*WHAT TO DO*: Please update the entries below so that every "further" becomes "farther", leaving all other wording unchanged. Omit the pictures from your answer.

::: MATERIAL :::

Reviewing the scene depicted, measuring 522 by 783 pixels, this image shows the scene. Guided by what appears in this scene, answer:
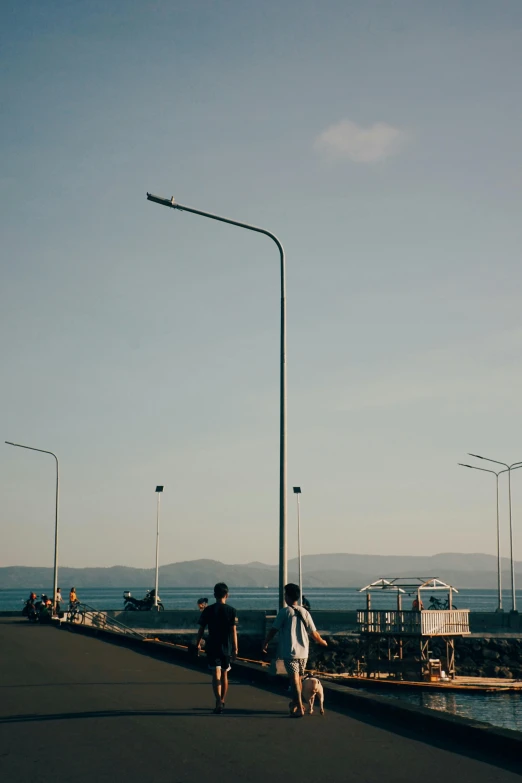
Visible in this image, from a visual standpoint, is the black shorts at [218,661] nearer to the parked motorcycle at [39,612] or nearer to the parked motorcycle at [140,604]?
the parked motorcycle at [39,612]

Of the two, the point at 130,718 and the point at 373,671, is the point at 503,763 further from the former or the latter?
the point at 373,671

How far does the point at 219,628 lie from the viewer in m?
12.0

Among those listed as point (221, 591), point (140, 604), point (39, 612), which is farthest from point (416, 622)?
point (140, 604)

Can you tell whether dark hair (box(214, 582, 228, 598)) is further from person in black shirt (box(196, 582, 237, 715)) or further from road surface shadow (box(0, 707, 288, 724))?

:::

*EXERCISE RESPONSE*:
Reviewing the scene depicted, measuring 522 by 783 pixels, this image shows the scene. Guided by what appears in this scene, answer:
Visible in this image, from a visual standpoint, is the black shorts at [218,661] nearer to the parked motorcycle at [39,612] or nearer to the parked motorcycle at [140,604]?
the parked motorcycle at [39,612]

Of the two, the point at 130,718 and the point at 373,671, is the point at 503,763 farther from the former or the latter?
the point at 373,671

How far does the point at 219,628 lie from the viewer in m?
12.0

Among those listed as point (221, 591), point (140, 604), point (39, 612), which is farthest from point (416, 622)?
point (140, 604)

Can you tell whether dark hair (box(214, 582, 228, 598)) is farther from person in black shirt (box(196, 582, 237, 715)) or farther from road surface shadow (box(0, 707, 288, 724))?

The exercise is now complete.